▶ **Work task**: The part to set down runs from the first line of the data below through the line with "Szociális alapszolgáltatások és", inclusive; write it exactly and leave out the pictures.

[Collected data]
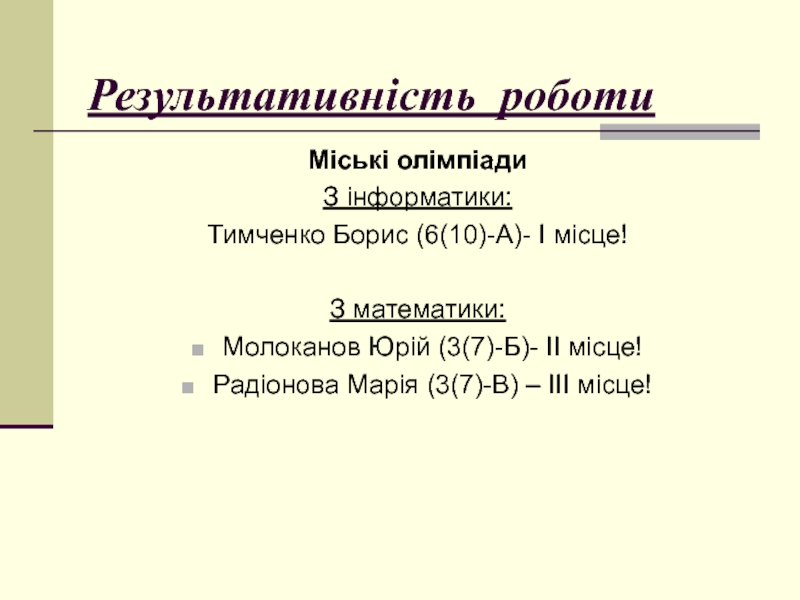 Результативність роботи

Міські олімпіади

З інформатики:

Тимченко Борис (6(10)-А)- І місце!

З математики:

Молоканов Юрій (3(7)-Б)- ІІ місце!

Радіонова Марія (3(7)-В) – ІІІ місце!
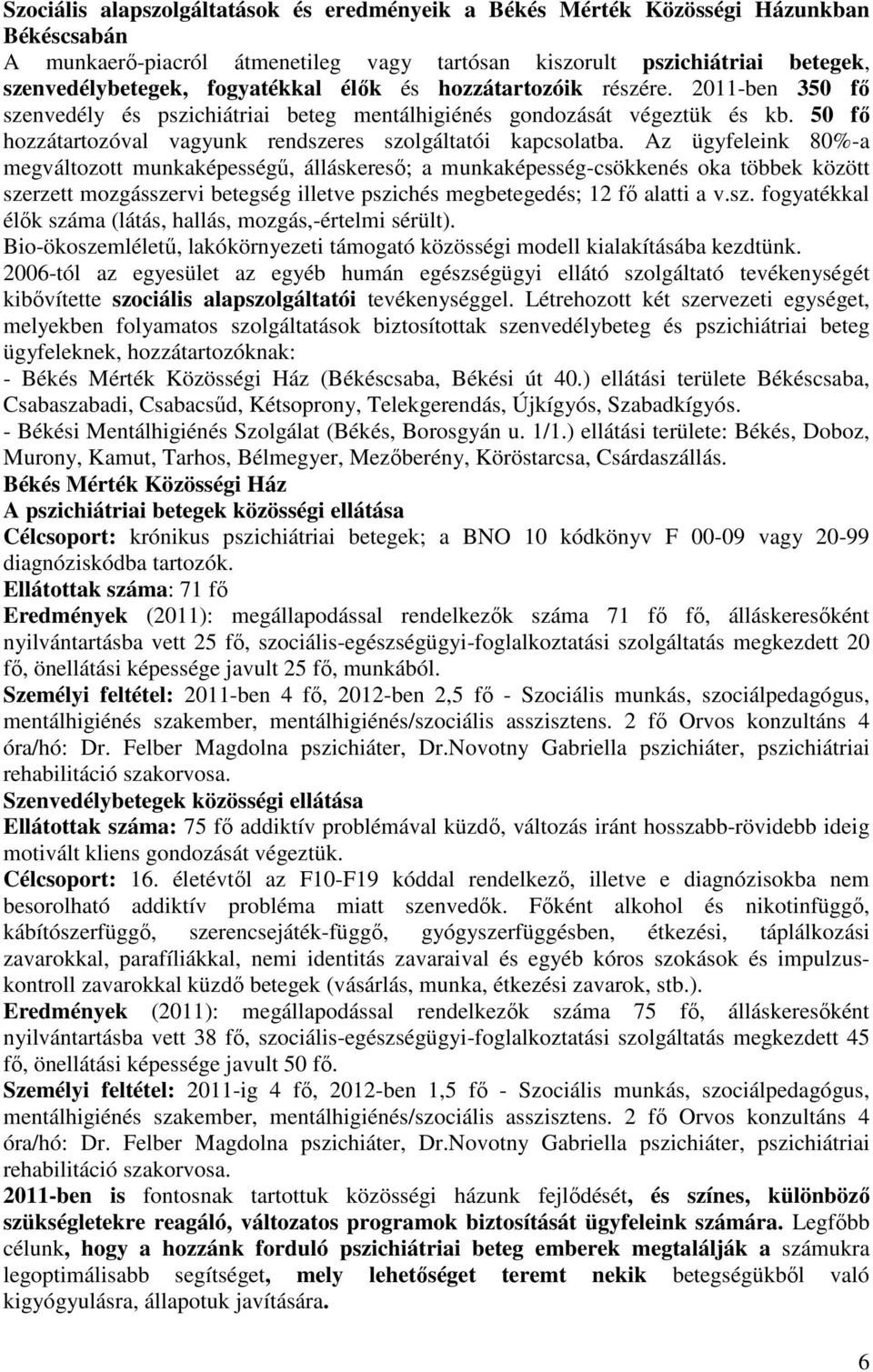 Szociális alapszolgáltatások és eredményeik a Békés Mérték Közösségi Házunkban Békéscsabán
A munkaerő-piacról átmenetileg vagy tartósan kiszorult pszichiátriai betegek, szenvedélybetegek, fogyatékkal élők és hozzátartozóik részére. 2011-ben 350 fő szenvedély és pszichiátriai beteg mentálhigiénés gondozását végeztük és kb. 50 fő hozzátartozóval vagyunk rendszeres szolgáltatói kapcsolatba. Az ügyfeleink 80%-a megváltozott munkaképességű, álláskereső; a munkaképesség-csökkenés oka többek között szerzett mozgásszervi betegség illetve pszichés megbetegedés; 12 fő alatti a v.sz. fogyatékkal élők száma (látás, hallás, mozgás,-értelmi sérült).
Bio-ökoszemléletű, lakókörnyezeti támogató közösségi modell kialakításába kezdtünk.
2006-tól az egyesület az egyéb humán egészségügyi ellátó szolgáltató tevékenységét kibővítette szociális alapszolgáltatói tevékenységgel. Létrehozott két szervezeti egységet, melyekben folyamatos szolgáltatások biztosítottak szenvedélybeteg és pszichiátriai beteg ügyfeleknek, hozzátartozóknak:
- Békés Mérték Közösségi Ház (Békéscsaba, Békési út 40.) ellátási területe Békéscsaba, Csabaszabadi, Csabacsűd, Kétsoprony, Telekgerendás, Újkígyós, Szabadkígyós.
- Békési Mentálhigiénés Szolgálat (Békés, Borosgyán u. 1/1.) ellátási területe: Békés, Doboz, Murony, Kamut, Tarhos, Bélmegyer, Mezőberény, Köröstarcsa, Csárdaszállás.
Békés Mérték Közösségi Ház
A pszichiátriai betegek közösségi ellátása
Célcsoport: krónikus pszichiátriai betegek; a BNO 10 kódkönyv F 00-09 vagy 20-99 diagnóziskódba tartozók.
Ellátottak száma: 71 fő
Eredmények (2011): megállapodással rendelkezők száma 71 fő fő, álláskeresőként nyilvántartásba vett 25 fő, szociális-egészségügyi-foglalkoztatási szolgáltatás megkezdett 20 fő, önellátási képessége javult 25 fő, munkából.
Személyi feltétel: 2011-ben 4 fő, 2012-ben 2,5 fő - Szociális munkás, szociálpedagógus, mentálhigiénés szakember, mentálhigiénés/szociális asszisztens. 2 fő Orvos konzultáns 4 óra/hó: Dr. Felber Magdolna pszichiáter, Dr.Novotny Gabriella pszichiáter, pszichiátriai rehabilitáció szakorvosa.
Szenvedélybetegek közösségi ellátása
Ellátottak száma: 75 fő addiktív problémával küzdő, változás iránt hosszabb-rövidebb ideig motivált kliens gondozását végeztük.
Célcsoport: 16. életévtől az F10-F19 kóddal rendelkező, illetve e diagnózisokba nem besorolható addiktív probléma miatt szenvedők. Főként alkohol és nikotinfüggő, kábítószerfüggő, szerencsejáték-függő, gyógyszerfüggésben, étkezési, táplálkozási zavarokkal, parafíliákkal, nemi identitás zavaraival és egyéb kóros szokások és impulzuskontroll zavarokkal küzdő betegek (vásárlás, munka, étkezési zavarok, stb.).
Eredmények (2011): megállapodással rendelkezők száma 75 fő, álláskeresőként nyilvántartásba vett 38 fő, szociális-egészségügyi-foglalkoztatási szolgáltatás megkezdett 45 fő, önellátási képessége javult 50 fő.
Személyi feltétel: 2011-ig 4 fő, 2012-ben 1,5 fő - Szociális munkás, szociálpedagógus, mentálhigiénés szakember, mentálhigiénés/szociális asszisztens. 2 fő Orvos konzultáns 4 óra/hó: Dr. Felber Magdolna pszichiáter, Dr.Novotny Gabriella pszichiáter, pszichiátriai rehabilitáció szakorvosa.
2011-ben is fontosnak tartottuk közösségi házunk fejlődését, és színes, különböző szükségletekre reagáló, változatos programok biztosítását ügyfeleink számára. Legfőbb célunk, hogy a hozzánk forduló pszichiátriai beteg emberek megtalálják a számukra legoptimálisabb segítséget, mely lehetőséget teremt nekik betegségükből való kigyógyulásra, állapotuk javítására.
6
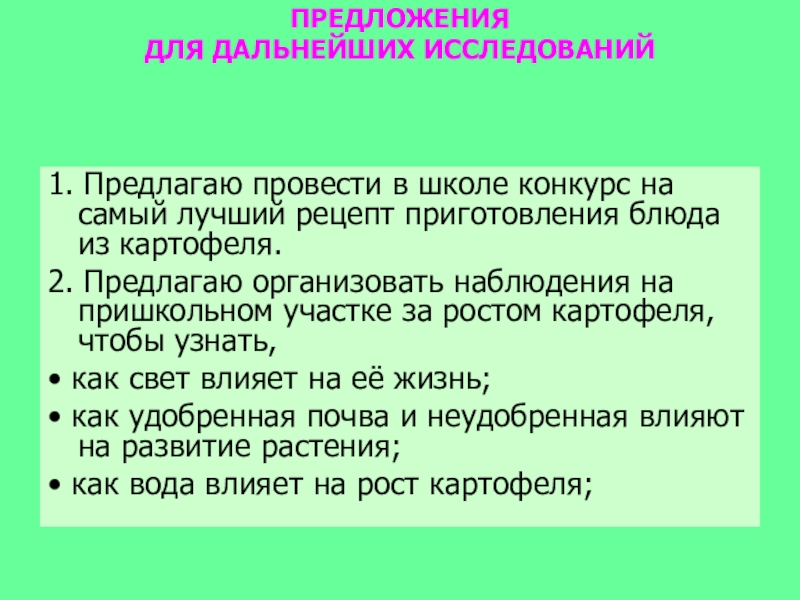 ПРЕДЛОЖЕНИЯ
ДЛЯ ДАЛЬНЕЙШИХ ИССЛЕДОВАНИЙ

1. Предлагаю провести в школе конкурс на самый лучший рецепт приготовления блюда из картофеля.

2. Предлагаю организовать наблюдения на пришкольном участке за ростом картофеля, чтобы узнать,

• как свет влияет на её жизнь;

• как удобренная почва и неудобренная влияют на развитие растения;

• как вода влияет на рост картофеля;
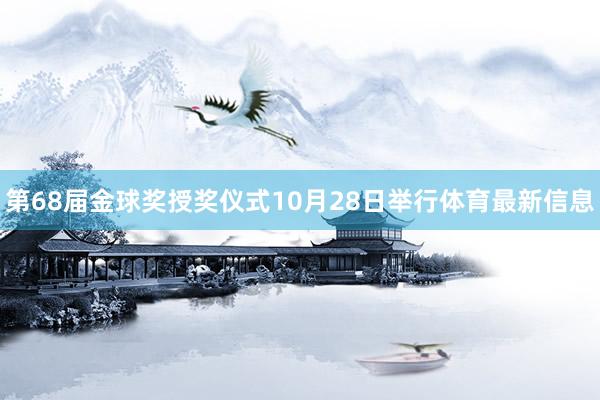 第68届金球奖授奖仪式10月28日举行体育最新信息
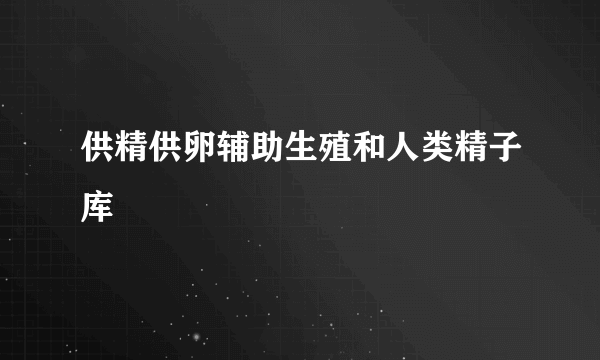 供精供卵辅助生殖和人类精子库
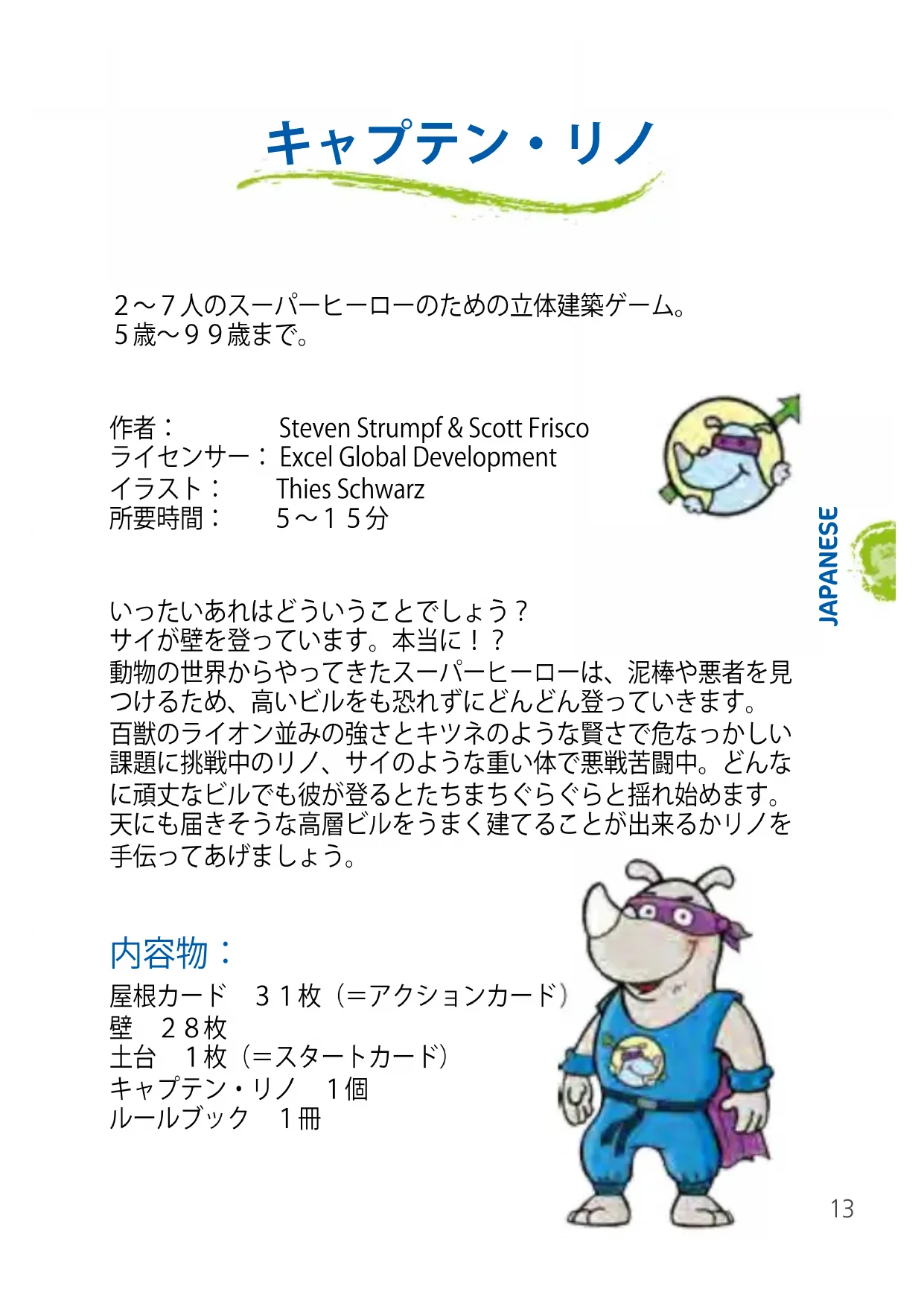 キャプテン・リノ

２～７人のスーパーヒーローのための立体建築ゲーム。
５歳～９９歳まで。

作者：　Steven Strumpf & Scott Frisco
ライセンサー：　Excel Global Development
イラスト：　Thies Schwarz
所要時間：　５～１５分

JAPANESE

いったいあれはどういうことでしょう？
サイが壁を登っています。本当に！？
動物の世界からやってきたスーパーヒーローは、泥棒や悪者を見つけるため、高いビルをも恐れずにどんどん登っていきます。
百獣のライオン並みの強さとキツネのような賢さで危なっかしい課題に挑戦中のリノ、サイのような重い体で悪戦苦闘中。どんなに頑丈なビルでも彼が登るとたちまちぐらぐらと揺れ始めます。
天にも届きそうな高層ビルをうまく建てることが出来るかリノを手伝ってあげましょう。

内容物：
屋根カード　３１枚（＝アクションカード）
壁　２８枚
土台　１枚（＝スタートカード）
キャプテン・リノ　１個
ルールブック　１冊

13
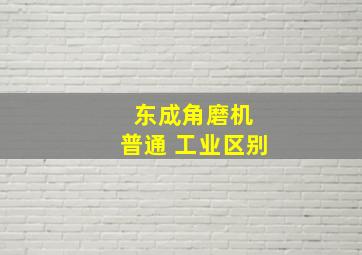 东成角磨机
普通 工业区别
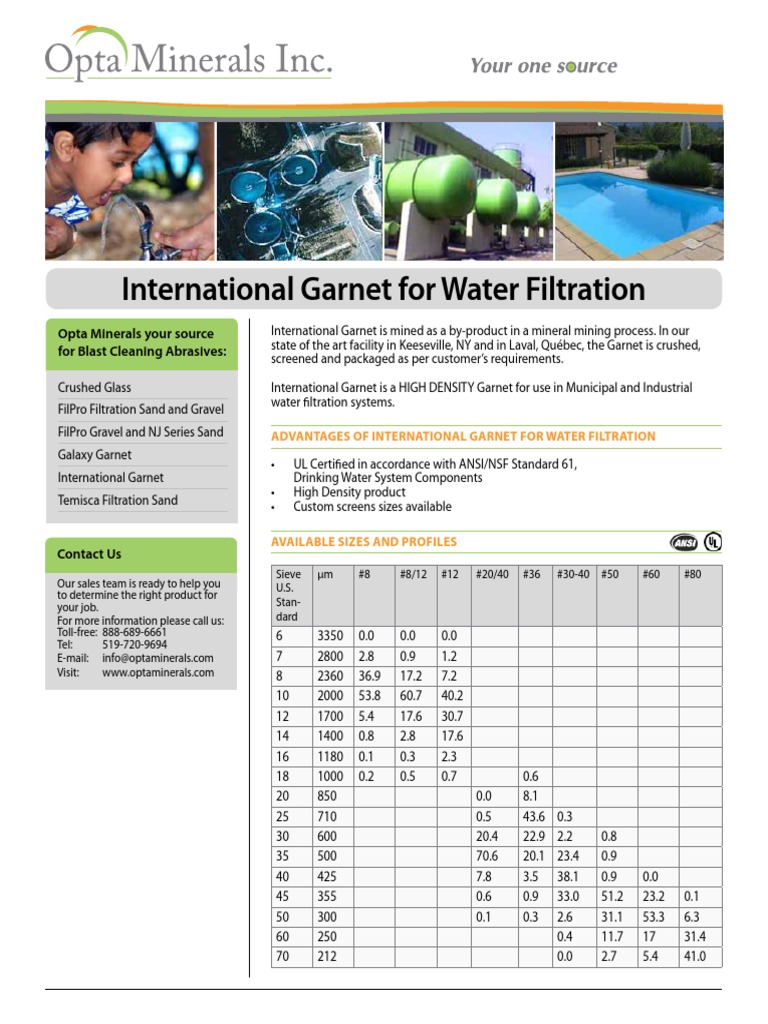 Opta Minerals Inc.

Your one source

International Garnet for Water Filtration

Opta Minerals your source for Blast Cleaning Abrasives:

Crushed Glass
FilPro Filtration Sand and Gravel
FilPro Gravel and NJ Series Sand
Galaxy Garnet
International Garnet
Temisca Filtration Sand

Contact Us

Our sales team is ready to help you to determine the right product for your job.
For more information please call us:
Toll-free: 888-689-6661
Tel: 519-720-9694
E-mail: info@optaminerals.com
Visit: www.optaminerals.com

International Garnet is mined as a by-product in a mineral mining process. In our state of the art facility in Keeseville, NY and in Laval, Québec, the Garnet is crushed, screened and packaged as per customer's requirements.

International Garnet is a HIGH DENSITY Garnet for use in Municipal and Industrial water filtration systems.

ADVANTAGES OF INTERNATIONAL GARNET FOR WATER FILTRATION

• UL Certified in accordance with ANSI/NSF Standard 61, Drinking Water System Components
• High Density product
• Custom screens sizes available

AVAILABLE SIZES AND PROFILES

ANSI UL

| Sieve U.S. Standard | µm | #8 | #8/12 | #12 | #20/40 | #36 | #30-40 | #50 | #60 | #80 |
|---|---|---|---|---|---|---|---|---|---|---|
| 6 | 3350 | 0.0 | 0.0 | 0.0 | | | | | | |
| 7 | 2800 | 2.8 | 0.9 | 1.2 | | | | | | |
| 8 | 2360 | 36.9 | 17.2 | 7.2 | | | | | | |
| 10 | 2000 | 53.8 | 60.7 | 40.2 | | | | | | |
| 12 | 1700 | 5.4 | 17.6 | 30.7 | | | | | | |
| 14 | 1400 | 0.8 | 2.8 | 17.6 | | | | | | |
| 16 | 1180 | 0.1 | 0.3 | 2.3 | | | | | | |
| 18 | 1000 | 0.2 | 0.5 | 0.7 | | 0.6 | | | | |
| 20 | 850 | | | | 0.0 | 8.1 | | | | |
| 25 | 710 | | | | 0.5 | 43.6 | 0.3 | | | |
| 30 | 600 | | | | 20.4 | 22.9 | 2.2 | 0.8 | | |
| 35 | 500 | | | | 70.6 | 20.1 | 23.4 | 0.9 | | |
| 40 | 425 | | | | 7.8 | 3.5 | 38.1 | 0.9 | 0.0 | |
| 45 | 355 | | | | 0.6 | 0.9 | 33.0 | 51.2 | 23.2 | 0.1 |
| 50 | 300 | | | | 0.1 | 0.3 | 2.6 | 31.1 | 53.3 | 6.3 |
| 60 | 250 | | | | | | 0.4 | 11.7 | 17 | 31.4 |
| 70 | 212 | | | | | | 0.0 | 2.7 | 5.4 | 41.0 |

▶ **Solved exercise**:
 Результативність роботи

Міські олімпіади

З інформатики:

Тимченко Борис (6(10)-А)- І місце!

З математики:

Молоканов Юрій (3(7)-Б)- ІІ місце!

Радіонова Марія (3(7)-В) – ІІІ місце!
 Szociális alapszolgáltatások és eredményeik a Békés Mérték Közösségi Házunkban Békéscsabán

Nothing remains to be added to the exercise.